1. The problem statement, all variables and given/known

A constant Force= <2,4,1> (in Newtons) moves an object in space from (0,0,0) to (2,4,5) ( distance is measured in meters) Calculate the Work done.

2. Relevant equations

W= || proj of F onto pq|| ||PQ||

W= F• vector PQ

3. The attempt at a solution
Well I'm guessing for starters I'd have to make a vector component from (0,0,0) to (2,4,5)
So I know PQ would be =< 2,4,5>

I am stuck on what my next step would be. W= F•d when the force is acting in line of motion with the object. But that is not the case.

2. Feb 27, 2014

### Ray Vickson

The way you have written it is correct, whether or not W acts along d (assuming that W and d are both vectors).

3. Feb 27, 2014

### yazz912

So if I have two different vectors being displacement and force.
I dot them to calculate work? Would it really be that simple?

4. Feb 27, 2014

### tiny-tim

5. Feb 27, 2014

### Ray Vickson

Yup. That's what your textbook will tell you.

6. Feb 27, 2014

### yazz912

Wow. I really assumed i needed to do more "work" to solve it. ;)

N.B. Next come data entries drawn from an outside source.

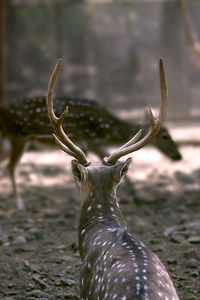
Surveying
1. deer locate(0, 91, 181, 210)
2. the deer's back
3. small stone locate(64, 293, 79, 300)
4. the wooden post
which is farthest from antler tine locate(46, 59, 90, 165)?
the wooden post

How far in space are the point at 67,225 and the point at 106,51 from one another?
7355 mm

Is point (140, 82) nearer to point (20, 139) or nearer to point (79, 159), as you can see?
point (20, 139)

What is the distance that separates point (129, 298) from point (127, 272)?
216mm

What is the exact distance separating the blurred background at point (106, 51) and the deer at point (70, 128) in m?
4.69

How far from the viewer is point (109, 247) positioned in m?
3.32

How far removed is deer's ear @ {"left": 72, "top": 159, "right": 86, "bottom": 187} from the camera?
3.90 m

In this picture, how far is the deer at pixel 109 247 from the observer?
9.20 ft

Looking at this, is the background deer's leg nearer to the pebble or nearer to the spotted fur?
the pebble

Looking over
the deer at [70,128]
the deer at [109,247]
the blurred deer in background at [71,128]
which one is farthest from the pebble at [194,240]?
the blurred deer in background at [71,128]

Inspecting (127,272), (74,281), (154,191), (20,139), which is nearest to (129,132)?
(154,191)

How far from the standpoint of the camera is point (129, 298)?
2688 mm

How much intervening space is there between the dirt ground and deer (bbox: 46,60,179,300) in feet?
2.37

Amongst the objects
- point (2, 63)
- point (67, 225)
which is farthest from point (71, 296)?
point (2, 63)

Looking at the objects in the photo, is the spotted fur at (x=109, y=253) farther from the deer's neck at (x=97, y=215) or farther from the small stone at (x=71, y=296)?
the small stone at (x=71, y=296)
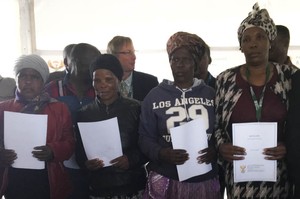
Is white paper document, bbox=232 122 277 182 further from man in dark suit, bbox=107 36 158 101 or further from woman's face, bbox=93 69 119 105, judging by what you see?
man in dark suit, bbox=107 36 158 101

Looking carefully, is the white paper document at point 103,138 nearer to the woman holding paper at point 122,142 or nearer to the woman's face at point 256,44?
the woman holding paper at point 122,142

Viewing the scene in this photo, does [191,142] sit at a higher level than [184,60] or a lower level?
lower

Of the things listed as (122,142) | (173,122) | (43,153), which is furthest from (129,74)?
(43,153)

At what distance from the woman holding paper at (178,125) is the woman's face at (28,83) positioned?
2.37 ft

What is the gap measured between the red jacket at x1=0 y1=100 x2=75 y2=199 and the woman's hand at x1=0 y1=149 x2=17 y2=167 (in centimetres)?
7

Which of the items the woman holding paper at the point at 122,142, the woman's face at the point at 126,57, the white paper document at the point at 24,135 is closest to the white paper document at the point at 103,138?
the woman holding paper at the point at 122,142

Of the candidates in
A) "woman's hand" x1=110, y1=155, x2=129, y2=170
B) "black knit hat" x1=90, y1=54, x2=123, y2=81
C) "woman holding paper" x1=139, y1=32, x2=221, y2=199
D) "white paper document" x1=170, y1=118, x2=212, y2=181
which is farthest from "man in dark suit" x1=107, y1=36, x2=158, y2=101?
"white paper document" x1=170, y1=118, x2=212, y2=181

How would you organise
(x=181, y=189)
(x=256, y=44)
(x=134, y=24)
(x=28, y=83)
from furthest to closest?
(x=134, y=24) → (x=28, y=83) → (x=181, y=189) → (x=256, y=44)

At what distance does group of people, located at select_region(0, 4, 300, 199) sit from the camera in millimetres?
2062

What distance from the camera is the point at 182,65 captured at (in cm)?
226

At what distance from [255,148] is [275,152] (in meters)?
0.11

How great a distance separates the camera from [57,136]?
2336mm

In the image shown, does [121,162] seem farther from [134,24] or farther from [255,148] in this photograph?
[134,24]

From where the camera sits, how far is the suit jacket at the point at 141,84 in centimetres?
313
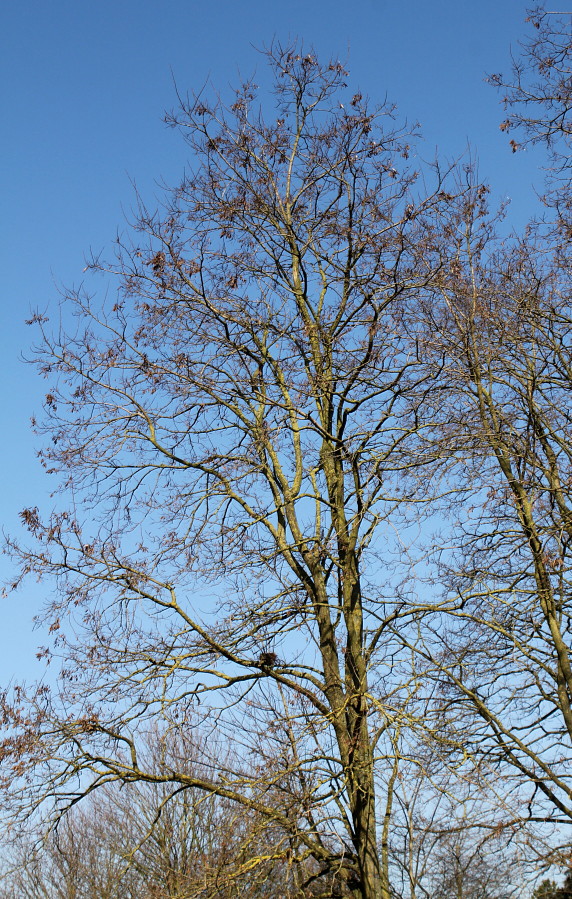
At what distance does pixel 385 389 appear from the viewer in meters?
8.24

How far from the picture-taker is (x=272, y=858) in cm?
670

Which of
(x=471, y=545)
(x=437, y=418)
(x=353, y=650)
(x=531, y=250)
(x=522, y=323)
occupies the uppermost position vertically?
(x=531, y=250)

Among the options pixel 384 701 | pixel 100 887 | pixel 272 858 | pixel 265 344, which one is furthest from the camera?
pixel 100 887

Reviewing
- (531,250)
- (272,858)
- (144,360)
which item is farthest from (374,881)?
(531,250)

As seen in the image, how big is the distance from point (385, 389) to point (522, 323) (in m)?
1.90

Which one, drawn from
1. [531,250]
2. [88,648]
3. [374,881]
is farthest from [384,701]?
[531,250]

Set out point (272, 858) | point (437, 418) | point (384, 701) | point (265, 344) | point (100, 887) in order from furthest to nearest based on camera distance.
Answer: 1. point (100, 887)
2. point (265, 344)
3. point (437, 418)
4. point (384, 701)
5. point (272, 858)

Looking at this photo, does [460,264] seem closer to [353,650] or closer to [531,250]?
[531,250]

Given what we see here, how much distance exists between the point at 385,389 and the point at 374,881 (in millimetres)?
4262

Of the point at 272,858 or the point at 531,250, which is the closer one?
the point at 272,858

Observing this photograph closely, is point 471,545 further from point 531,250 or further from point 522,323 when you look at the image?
point 531,250

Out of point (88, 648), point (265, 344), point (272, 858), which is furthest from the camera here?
point (265, 344)

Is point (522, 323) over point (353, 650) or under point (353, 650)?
over

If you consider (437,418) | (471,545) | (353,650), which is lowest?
(353,650)
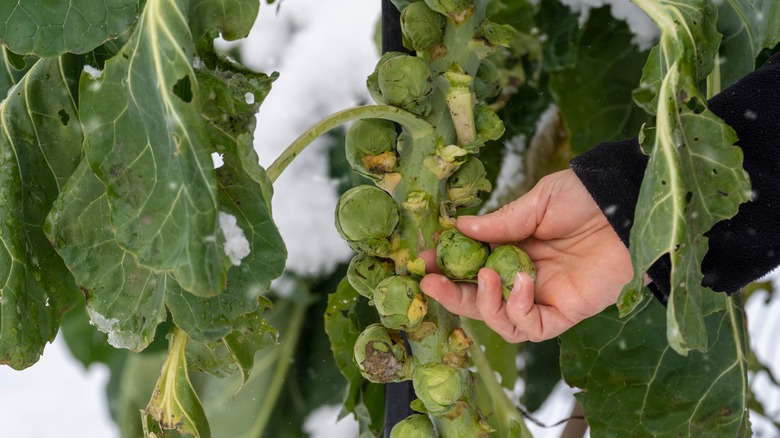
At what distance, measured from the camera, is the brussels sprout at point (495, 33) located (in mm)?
852

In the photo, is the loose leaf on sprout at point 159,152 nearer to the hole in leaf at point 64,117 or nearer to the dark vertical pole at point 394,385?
the hole in leaf at point 64,117

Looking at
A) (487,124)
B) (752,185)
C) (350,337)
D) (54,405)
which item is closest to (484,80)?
(487,124)

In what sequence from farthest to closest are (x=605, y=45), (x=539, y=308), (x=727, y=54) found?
(x=605, y=45) < (x=727, y=54) < (x=539, y=308)

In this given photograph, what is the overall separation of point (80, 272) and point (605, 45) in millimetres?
886

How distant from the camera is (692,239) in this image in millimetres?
685

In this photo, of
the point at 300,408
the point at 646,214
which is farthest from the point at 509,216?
the point at 300,408

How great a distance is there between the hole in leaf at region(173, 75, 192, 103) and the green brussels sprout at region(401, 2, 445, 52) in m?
0.25

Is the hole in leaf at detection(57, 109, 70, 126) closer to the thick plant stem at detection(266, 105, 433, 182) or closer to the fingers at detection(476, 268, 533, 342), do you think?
the thick plant stem at detection(266, 105, 433, 182)

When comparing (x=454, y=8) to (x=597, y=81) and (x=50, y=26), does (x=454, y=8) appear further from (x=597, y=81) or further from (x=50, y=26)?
(x=597, y=81)

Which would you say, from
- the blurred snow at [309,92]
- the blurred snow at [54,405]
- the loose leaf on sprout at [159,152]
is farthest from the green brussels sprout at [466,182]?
the blurred snow at [54,405]

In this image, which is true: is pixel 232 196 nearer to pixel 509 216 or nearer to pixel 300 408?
pixel 509 216

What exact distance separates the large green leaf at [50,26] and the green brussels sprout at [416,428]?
45 cm

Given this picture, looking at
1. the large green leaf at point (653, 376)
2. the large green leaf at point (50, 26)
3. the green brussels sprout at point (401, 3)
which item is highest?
the large green leaf at point (50, 26)

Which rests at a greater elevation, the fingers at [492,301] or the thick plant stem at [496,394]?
the fingers at [492,301]
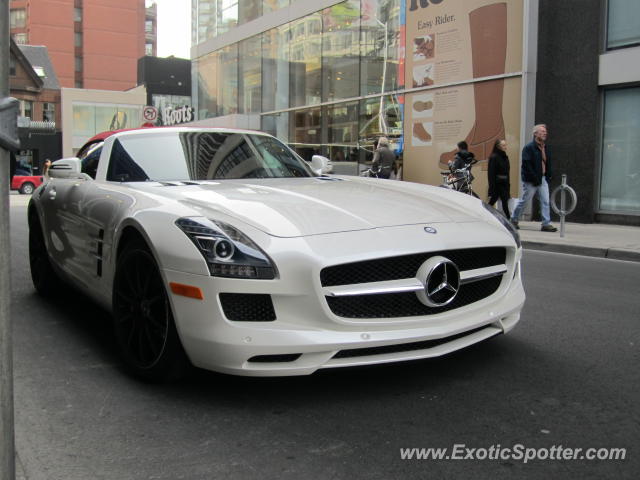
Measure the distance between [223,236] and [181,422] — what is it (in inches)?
32.8

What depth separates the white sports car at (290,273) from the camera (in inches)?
115

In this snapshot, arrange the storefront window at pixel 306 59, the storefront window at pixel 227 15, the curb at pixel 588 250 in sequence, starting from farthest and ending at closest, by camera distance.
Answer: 1. the storefront window at pixel 227 15
2. the storefront window at pixel 306 59
3. the curb at pixel 588 250

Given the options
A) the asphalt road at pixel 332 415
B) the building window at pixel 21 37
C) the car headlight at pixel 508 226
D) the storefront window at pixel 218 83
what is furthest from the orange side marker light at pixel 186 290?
the building window at pixel 21 37

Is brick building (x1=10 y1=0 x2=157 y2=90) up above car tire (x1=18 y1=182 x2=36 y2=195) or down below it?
above

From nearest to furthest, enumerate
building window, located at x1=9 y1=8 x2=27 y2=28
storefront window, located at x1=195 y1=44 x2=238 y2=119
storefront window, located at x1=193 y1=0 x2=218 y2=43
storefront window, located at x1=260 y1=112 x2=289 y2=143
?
storefront window, located at x1=260 y1=112 x2=289 y2=143
storefront window, located at x1=195 y1=44 x2=238 y2=119
storefront window, located at x1=193 y1=0 x2=218 y2=43
building window, located at x1=9 y1=8 x2=27 y2=28

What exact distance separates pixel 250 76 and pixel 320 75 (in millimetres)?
5597

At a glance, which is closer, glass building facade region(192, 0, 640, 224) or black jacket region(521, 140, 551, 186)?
black jacket region(521, 140, 551, 186)

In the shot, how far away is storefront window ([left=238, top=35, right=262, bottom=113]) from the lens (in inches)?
1027

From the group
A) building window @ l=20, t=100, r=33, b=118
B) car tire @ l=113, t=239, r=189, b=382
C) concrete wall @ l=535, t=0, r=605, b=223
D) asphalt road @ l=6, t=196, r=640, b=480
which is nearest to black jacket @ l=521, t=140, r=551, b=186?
concrete wall @ l=535, t=0, r=605, b=223

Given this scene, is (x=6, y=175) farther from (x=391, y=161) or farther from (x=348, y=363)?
(x=391, y=161)

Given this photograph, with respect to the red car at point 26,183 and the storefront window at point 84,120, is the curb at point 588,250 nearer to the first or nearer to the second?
the red car at point 26,183

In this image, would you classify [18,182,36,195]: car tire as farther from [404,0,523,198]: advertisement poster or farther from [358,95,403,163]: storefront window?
[404,0,523,198]: advertisement poster

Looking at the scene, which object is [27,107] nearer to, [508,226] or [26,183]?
[26,183]

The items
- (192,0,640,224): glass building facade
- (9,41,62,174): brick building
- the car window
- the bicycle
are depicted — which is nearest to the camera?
the car window
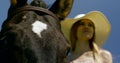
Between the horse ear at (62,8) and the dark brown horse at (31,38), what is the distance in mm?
186

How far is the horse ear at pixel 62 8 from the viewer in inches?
178

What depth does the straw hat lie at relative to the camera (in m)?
5.38

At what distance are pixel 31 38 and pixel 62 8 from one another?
835 millimetres

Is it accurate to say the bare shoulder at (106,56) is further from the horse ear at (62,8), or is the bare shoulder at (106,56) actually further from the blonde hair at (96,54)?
the horse ear at (62,8)

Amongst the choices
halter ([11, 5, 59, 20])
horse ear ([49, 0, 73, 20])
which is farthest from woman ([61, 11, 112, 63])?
halter ([11, 5, 59, 20])

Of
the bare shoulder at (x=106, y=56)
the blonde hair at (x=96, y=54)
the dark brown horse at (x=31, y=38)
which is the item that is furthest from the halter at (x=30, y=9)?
the bare shoulder at (x=106, y=56)

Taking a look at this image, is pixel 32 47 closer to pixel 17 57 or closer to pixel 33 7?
pixel 17 57

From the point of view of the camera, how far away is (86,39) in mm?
5352

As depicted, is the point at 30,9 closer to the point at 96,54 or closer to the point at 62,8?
the point at 62,8

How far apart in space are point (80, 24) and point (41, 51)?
163 cm

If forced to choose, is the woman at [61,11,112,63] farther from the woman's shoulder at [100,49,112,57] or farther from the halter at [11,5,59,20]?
the halter at [11,5,59,20]

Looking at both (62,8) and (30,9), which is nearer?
(30,9)

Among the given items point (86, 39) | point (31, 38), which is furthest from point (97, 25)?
point (31, 38)

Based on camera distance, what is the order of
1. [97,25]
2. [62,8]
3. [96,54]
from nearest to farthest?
[62,8]
[96,54]
[97,25]
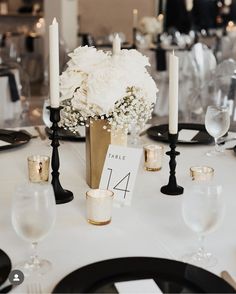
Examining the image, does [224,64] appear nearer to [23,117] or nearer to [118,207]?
[23,117]

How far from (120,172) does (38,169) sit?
1.08 ft

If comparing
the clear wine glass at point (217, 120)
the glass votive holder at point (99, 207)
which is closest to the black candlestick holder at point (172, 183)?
the glass votive holder at point (99, 207)

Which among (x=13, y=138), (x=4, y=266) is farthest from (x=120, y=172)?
(x=13, y=138)

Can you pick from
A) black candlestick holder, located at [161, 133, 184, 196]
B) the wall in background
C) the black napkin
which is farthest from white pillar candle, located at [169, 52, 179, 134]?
the wall in background

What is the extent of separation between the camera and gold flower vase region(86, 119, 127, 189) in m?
1.73

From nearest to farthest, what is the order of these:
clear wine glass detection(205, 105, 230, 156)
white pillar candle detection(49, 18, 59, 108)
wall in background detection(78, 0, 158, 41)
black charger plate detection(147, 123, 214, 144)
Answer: white pillar candle detection(49, 18, 59, 108) < clear wine glass detection(205, 105, 230, 156) < black charger plate detection(147, 123, 214, 144) < wall in background detection(78, 0, 158, 41)

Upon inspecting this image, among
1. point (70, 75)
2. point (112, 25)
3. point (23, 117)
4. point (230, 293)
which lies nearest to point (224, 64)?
point (23, 117)

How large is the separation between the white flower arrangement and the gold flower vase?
0.06 m

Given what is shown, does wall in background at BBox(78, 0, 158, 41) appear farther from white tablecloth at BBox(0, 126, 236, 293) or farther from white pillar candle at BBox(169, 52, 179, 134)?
white pillar candle at BBox(169, 52, 179, 134)

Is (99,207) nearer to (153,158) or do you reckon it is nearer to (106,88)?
(106,88)

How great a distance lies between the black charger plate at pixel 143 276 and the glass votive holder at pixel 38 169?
0.64 m

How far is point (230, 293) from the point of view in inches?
42.7

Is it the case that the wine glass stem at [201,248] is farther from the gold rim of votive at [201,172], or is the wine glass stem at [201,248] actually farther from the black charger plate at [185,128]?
the black charger plate at [185,128]

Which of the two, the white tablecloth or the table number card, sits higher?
the table number card
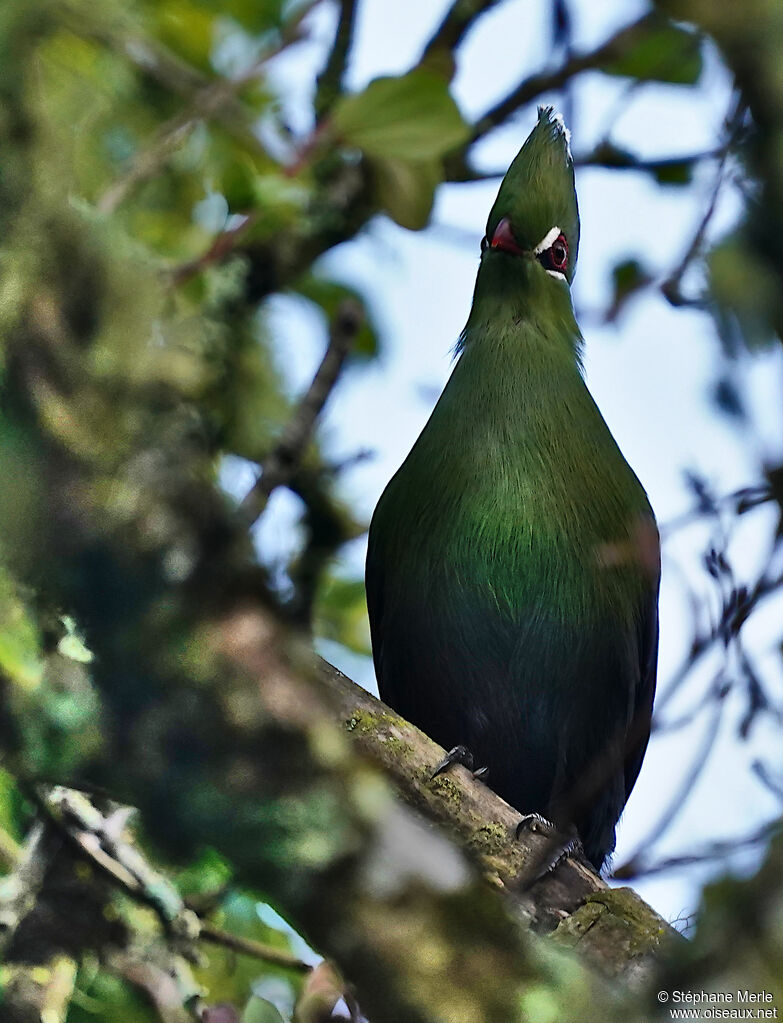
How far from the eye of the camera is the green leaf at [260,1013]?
186 cm

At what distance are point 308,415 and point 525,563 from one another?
0.77m

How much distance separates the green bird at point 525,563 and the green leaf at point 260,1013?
96 cm

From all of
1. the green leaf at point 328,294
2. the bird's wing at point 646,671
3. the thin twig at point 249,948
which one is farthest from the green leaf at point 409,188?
the thin twig at point 249,948

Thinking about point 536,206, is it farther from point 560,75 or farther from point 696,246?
point 696,246

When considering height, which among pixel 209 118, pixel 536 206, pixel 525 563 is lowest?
pixel 525 563

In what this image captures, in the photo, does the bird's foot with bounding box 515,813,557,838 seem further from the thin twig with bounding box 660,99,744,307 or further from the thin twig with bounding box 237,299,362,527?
the thin twig with bounding box 660,99,744,307

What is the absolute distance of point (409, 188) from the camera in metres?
2.93

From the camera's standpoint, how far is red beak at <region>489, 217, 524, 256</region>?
9.88 feet

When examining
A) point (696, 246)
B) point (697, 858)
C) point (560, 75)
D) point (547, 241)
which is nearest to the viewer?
point (697, 858)

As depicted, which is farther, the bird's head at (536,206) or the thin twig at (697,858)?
the bird's head at (536,206)

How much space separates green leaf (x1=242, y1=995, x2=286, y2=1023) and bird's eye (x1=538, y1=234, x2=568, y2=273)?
183 centimetres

Therefore W should = 25 Nm

7. Feb 27, 2014

### yazz912

Would I not have to find || PQ|| and ||F|| and then dot?

8. Feb 27, 2014

### Ray Vickson

Why would you do that? How would you compute the dot product if you could do that? Would you not need the angle between the two vectors? How would you get that?

I am amazed that you are even asking the question---you are taking something simple and making it hard.

9. Feb 27, 2014

### yazz912

I guess I probably over think the problem, considering this is part of my take home test I assume it isn't going to be as easy as it seems..

Reason I asked was bc on all my notes and in the book it shows W= ||F|| ||PQ||

10. Feb 28, 2014

### tiny-tim

(just got up :zzz:)

both formulas are correct (and give the same result)

which you use depends on what information you're given

in this case, you're given the coordinates, so it's easier to use b1c1 + b2c2 + b3c3

but if instead you were given the magnitudes and the directions, it would be easier to use ||b|| ||c|| cosθ

11. Feb 28, 2014

### yazz912

Ohhh ok that answers my question thank you so much tiny-tim! more or so for not making me feel like an idiot for asking that last question lol :)